Rather Ripped Sonic Youth
Supposedly cobbled and formed from little instrumentals Thurston had put together for use in television commercials (according to Thurston in a recent
Bust interview)...If that's true than by all means, get this guy some more work with Nabisco and Target. The media angle is that it's Sonic Youth's
Terror Twilight, which is maybe the stupidest thing I've read in the last two weeks. It's really just a normal Sonic record, sans the 3 minute noise codas that usually bookend the songs, that just happens to be (in my opinion) maybe the most accessible thing they've ever done. Jeff Clark is right: "Incinerate" sounds like it could have been on
Chronic Town.
"Song Against Sex" Neutral Milk Hotel
You TubeMB always talks about how amazing Jeremy Barnes was. I had kind of forgotten, as the last time I saw them, I think, was way before they started playing with like 50 people.
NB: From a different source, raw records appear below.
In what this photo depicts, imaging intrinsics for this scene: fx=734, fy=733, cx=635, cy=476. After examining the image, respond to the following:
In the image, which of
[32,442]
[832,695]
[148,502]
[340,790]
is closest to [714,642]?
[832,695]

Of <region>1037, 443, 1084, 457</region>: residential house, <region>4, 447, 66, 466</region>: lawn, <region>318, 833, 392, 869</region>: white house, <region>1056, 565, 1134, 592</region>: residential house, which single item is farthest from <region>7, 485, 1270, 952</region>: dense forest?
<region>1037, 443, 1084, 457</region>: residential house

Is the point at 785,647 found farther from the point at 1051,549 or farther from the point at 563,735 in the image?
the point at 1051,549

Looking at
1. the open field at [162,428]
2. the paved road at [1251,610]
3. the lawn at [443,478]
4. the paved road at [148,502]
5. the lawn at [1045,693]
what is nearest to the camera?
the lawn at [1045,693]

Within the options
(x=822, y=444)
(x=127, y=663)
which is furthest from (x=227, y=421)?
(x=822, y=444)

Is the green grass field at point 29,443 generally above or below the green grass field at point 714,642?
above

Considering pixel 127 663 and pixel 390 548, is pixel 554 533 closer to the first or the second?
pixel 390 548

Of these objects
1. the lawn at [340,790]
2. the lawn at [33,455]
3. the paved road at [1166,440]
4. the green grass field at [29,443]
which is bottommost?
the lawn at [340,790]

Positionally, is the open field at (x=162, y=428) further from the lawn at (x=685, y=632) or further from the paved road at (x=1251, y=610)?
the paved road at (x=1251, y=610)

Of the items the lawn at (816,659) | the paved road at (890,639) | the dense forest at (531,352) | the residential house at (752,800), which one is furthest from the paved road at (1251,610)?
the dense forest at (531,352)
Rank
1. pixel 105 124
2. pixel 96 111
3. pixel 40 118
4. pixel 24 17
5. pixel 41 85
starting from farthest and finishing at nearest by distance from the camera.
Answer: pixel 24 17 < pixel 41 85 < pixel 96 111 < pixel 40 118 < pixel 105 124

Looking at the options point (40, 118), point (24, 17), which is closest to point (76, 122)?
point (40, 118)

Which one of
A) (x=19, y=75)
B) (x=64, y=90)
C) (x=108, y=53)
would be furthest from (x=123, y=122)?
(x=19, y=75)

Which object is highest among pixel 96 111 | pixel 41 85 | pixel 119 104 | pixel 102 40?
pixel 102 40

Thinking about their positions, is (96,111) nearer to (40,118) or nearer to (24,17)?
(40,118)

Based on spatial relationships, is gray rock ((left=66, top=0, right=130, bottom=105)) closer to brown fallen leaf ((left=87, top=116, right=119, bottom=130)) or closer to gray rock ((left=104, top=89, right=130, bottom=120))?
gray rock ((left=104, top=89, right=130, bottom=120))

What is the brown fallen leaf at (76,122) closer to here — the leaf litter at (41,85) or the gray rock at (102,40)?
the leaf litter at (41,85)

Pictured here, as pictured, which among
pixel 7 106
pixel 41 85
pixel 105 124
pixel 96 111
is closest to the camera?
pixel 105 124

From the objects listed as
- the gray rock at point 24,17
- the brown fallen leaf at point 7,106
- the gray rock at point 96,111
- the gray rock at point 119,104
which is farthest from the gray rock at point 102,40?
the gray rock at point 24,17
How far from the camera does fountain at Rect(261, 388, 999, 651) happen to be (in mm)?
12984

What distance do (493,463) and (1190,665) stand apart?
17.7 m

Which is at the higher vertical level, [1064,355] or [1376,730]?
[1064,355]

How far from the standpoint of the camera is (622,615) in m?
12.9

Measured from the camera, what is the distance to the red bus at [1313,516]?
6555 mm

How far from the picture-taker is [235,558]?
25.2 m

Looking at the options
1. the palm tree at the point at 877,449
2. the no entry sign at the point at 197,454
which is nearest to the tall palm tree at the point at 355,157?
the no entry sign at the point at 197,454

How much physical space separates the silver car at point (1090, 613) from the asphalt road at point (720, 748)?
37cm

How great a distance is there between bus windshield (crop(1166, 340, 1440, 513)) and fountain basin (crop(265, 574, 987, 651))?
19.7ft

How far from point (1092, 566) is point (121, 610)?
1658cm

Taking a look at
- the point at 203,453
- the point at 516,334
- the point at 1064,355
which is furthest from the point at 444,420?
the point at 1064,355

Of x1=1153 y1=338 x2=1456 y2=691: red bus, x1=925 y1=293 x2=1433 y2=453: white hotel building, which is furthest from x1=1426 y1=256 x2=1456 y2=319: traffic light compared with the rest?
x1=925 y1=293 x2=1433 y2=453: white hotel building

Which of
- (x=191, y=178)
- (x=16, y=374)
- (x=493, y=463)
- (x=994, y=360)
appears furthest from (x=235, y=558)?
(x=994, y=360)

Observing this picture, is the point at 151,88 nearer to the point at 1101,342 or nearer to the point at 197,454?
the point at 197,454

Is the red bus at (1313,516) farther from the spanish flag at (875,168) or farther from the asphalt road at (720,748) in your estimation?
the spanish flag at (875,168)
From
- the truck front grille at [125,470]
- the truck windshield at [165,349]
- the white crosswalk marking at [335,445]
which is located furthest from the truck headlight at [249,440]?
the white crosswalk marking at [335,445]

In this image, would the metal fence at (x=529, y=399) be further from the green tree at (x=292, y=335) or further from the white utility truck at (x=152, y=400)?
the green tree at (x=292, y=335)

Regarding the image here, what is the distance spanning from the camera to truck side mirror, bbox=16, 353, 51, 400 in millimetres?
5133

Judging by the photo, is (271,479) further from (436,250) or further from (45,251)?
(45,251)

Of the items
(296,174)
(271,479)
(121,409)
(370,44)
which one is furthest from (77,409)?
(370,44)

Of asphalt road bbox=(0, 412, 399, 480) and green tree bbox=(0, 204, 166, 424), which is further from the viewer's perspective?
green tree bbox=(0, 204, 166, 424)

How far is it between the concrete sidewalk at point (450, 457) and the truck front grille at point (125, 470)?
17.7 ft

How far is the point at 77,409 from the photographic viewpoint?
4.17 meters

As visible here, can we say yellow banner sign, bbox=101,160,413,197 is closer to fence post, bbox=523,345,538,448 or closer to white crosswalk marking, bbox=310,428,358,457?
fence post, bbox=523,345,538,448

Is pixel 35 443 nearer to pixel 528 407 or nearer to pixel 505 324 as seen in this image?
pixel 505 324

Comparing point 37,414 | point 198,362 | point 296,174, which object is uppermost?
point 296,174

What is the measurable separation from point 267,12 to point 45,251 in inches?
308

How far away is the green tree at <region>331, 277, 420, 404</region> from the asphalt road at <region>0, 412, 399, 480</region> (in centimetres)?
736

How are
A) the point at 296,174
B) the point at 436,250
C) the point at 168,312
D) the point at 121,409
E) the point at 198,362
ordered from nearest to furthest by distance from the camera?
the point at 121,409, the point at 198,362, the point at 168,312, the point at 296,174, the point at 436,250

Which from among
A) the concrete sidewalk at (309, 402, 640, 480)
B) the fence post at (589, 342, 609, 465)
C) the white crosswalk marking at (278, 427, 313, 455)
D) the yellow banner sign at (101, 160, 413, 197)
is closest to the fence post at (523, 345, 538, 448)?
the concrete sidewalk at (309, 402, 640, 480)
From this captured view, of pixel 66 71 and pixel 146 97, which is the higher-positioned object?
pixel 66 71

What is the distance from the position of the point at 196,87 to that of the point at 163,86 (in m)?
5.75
Watch this and you may agree. Bonhamesque...man.
The Greatest Cat Power
Somewhat annoying Matador prodigy teams up with old, weathered, BBQeatin Memphis session guys. And somehow, it works, if you don't mind the fact that your dad would probably enjoy it just as much as that Norah Jones record he gave you for Christmas. I never really bought into the Cat Power myth but I thought this was as good a place to start as any.
Out Of Cold Storage This Heat
This Heat would have been perfect for that feature
Vice ran a few years ago on "10 Bands who everyone claims to like but no one really does"...except for the fact that no one really claims to like This Heat as no one has really heard of them in the first place. Part of this may stem from the fact that NO ONE really sounds like This Heat, so it's difficult to really cite them as influences for bands you like. That being said, I would be shocked if any of the following (Yo La Tengo, The Slits, The Fall, Stereolab, Broadcast, Radiohead, Slint, Matthew Herbert, Antipop Consortium, Company Flow, Sonic Youth, Pavement, Matmos, Mouse on Mars, Tortoise etc. etc. etc.) have not
listened and
learned from the small but powerful collection of sounds the band produced from the late 1970s to early 1980s. This box set collects both of their LP's, a much-sought-after maxi single, an essential Peel Session, a less essential posthumous release, and a live record. Consisting of three players, two of whom played standard rock instruments and the third "tapes," and coming out of the same era that produced now radio worthy acts such as Gang of Four and Wire, This Heat sounds more machine than man, more Cage than Kansas, but reserves the right, at any time, to lay down the tightest, most angular, guitar, bass, drum interplay this side of
Spiderland. If I haven't sold you on the box set, at least spring for one of the individual records, now in steady re-release.